СУТЬ ЗАДАНИЯ:
Перепишите дословно фрагмент дневниковой записи от 3 марта, начиная со слов «Особенно нелепо сознавать, что» и продолжая до слов «экстренные меры просвещения.».

ТЕКСТ ДОКУМЕНТА:
━━━━━━

Алтай – Гималаи - Николай Рерих 21 стр.


3 марта


Особенно нелепо сознавать, что целый день утомительного пути равняется двум часам езды на моторе или часу на аэроплане. Ведь здешние пути могут быть так легко приспособлены для мотора, а для аэропланов даже не нужно аэродромов строить. Может быть, ничто так не пробудило бы народное сознание, как стальная птица с доброю вестью и нужными вещами. В ряды запыленных и перегруженных основ была бы внесена брешь разума. Сэр Аурел Стейн в своих книгах высказывает опасение, как бы примитивность этого края не нарушилась проведением железных дорог и проявлениями цивилизации. Этот сентиментализм граничит с бесчеловечием. Я всегда был против некультурных проявлений цивилизации. Но бывают моменты такого паралича края, что нужны самые экстренные меры просвещения.

━━━━━━

ИСХОДНЫЕ МАТЕРИАЛЫ:
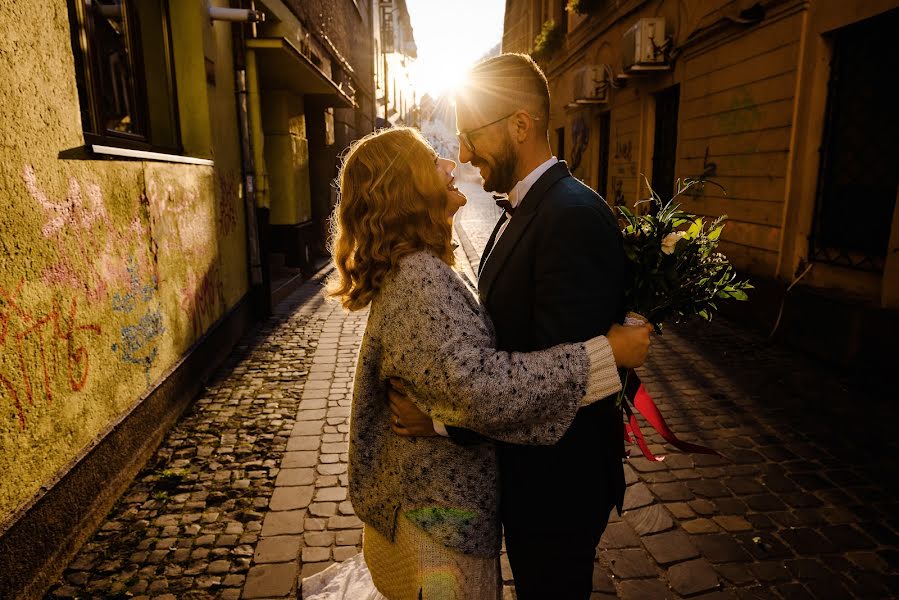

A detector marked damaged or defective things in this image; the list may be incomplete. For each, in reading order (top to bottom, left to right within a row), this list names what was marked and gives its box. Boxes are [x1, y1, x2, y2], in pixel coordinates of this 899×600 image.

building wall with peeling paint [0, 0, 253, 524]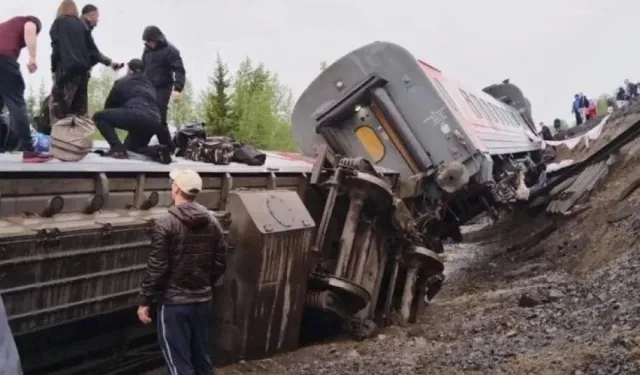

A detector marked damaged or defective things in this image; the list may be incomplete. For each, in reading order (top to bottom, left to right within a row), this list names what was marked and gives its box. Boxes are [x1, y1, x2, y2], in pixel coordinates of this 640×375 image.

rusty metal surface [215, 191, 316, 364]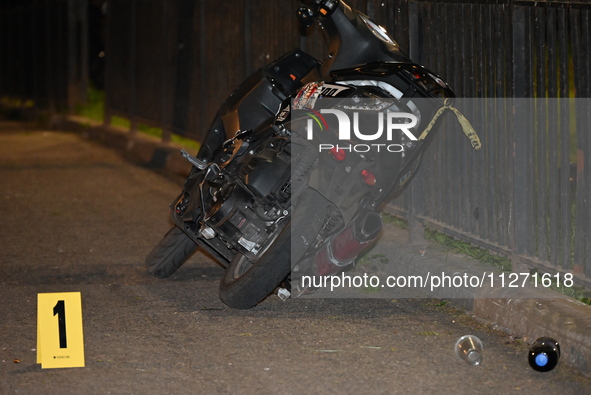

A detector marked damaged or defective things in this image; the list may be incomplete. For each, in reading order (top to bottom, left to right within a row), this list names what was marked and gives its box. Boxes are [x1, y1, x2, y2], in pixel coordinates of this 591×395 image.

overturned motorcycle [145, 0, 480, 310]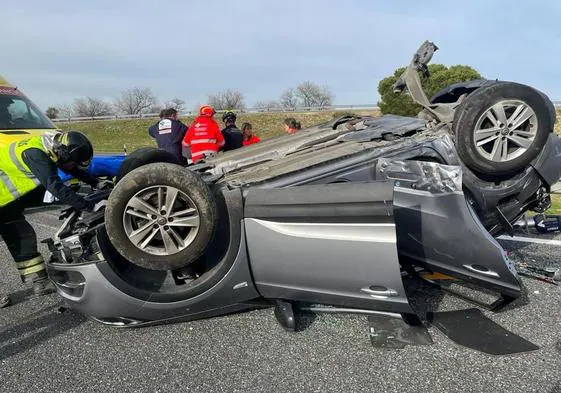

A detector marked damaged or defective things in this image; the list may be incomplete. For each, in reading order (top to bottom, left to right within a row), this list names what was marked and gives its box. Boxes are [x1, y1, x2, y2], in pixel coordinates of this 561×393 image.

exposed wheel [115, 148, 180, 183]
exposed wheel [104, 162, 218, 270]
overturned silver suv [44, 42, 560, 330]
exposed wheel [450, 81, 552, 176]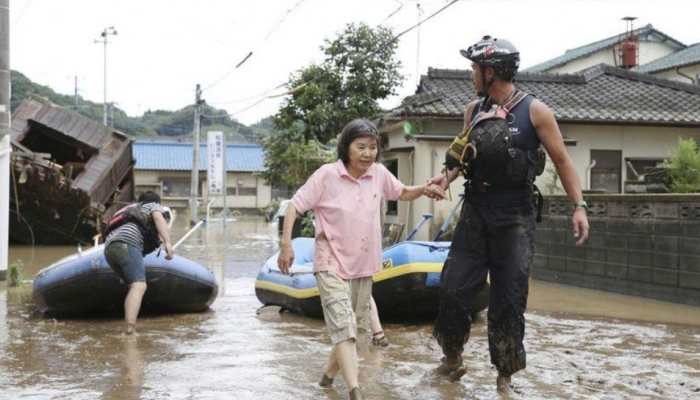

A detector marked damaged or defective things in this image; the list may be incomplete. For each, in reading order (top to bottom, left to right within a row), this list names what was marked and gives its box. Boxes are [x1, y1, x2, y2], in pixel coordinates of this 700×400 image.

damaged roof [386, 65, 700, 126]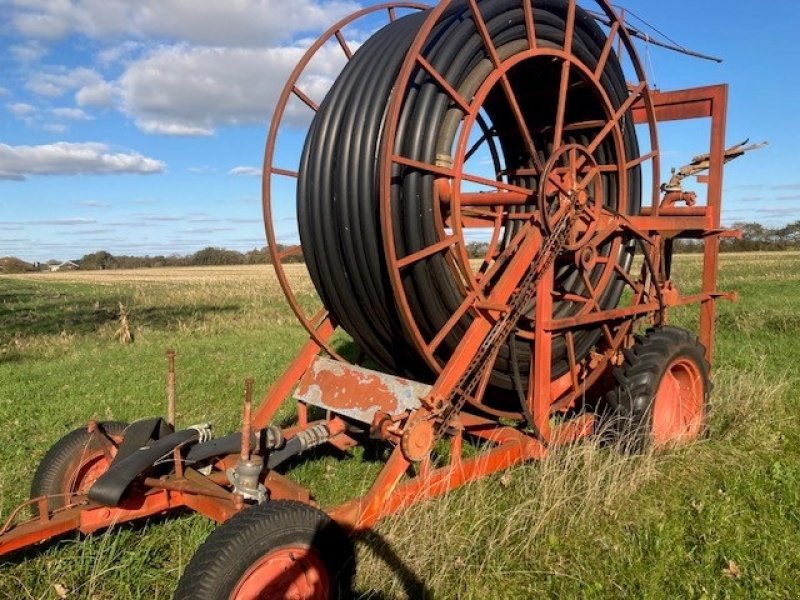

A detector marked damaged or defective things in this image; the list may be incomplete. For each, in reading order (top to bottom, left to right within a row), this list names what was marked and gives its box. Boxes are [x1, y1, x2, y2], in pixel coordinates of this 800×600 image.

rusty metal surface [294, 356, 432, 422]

━━━━━━

РЕЗУЛЬТАТ ЗАДАНИЯ:
Особенно нелепо сознавать, что целый день утомительного пути равняется двум часам езды на моторе или часу на аэроплане. Ведь здешние пути могут быть так легко приспособлены для мотора, а для аэропланов даже не нужно аэродромов строить. Может быть, ничто так не пробудило бы народное сознание, как стальная птица с доброю вестью и нужными вещами. В ряды запыленных и перегруженных основ была бы внесена брешь разума. Сэр Аурел Стейн в своих книгах высказывает опасение, как бы примитивность этого края не нарушилась проведением железных дорог и проявлениями цивилизации. Этот сентиментализм граничит с бесчеловечием. Я всегда был против некультурных проявлений цивилизации. Но бывают моменты такого паралича края, что нужны самые экстренные меры просвещения.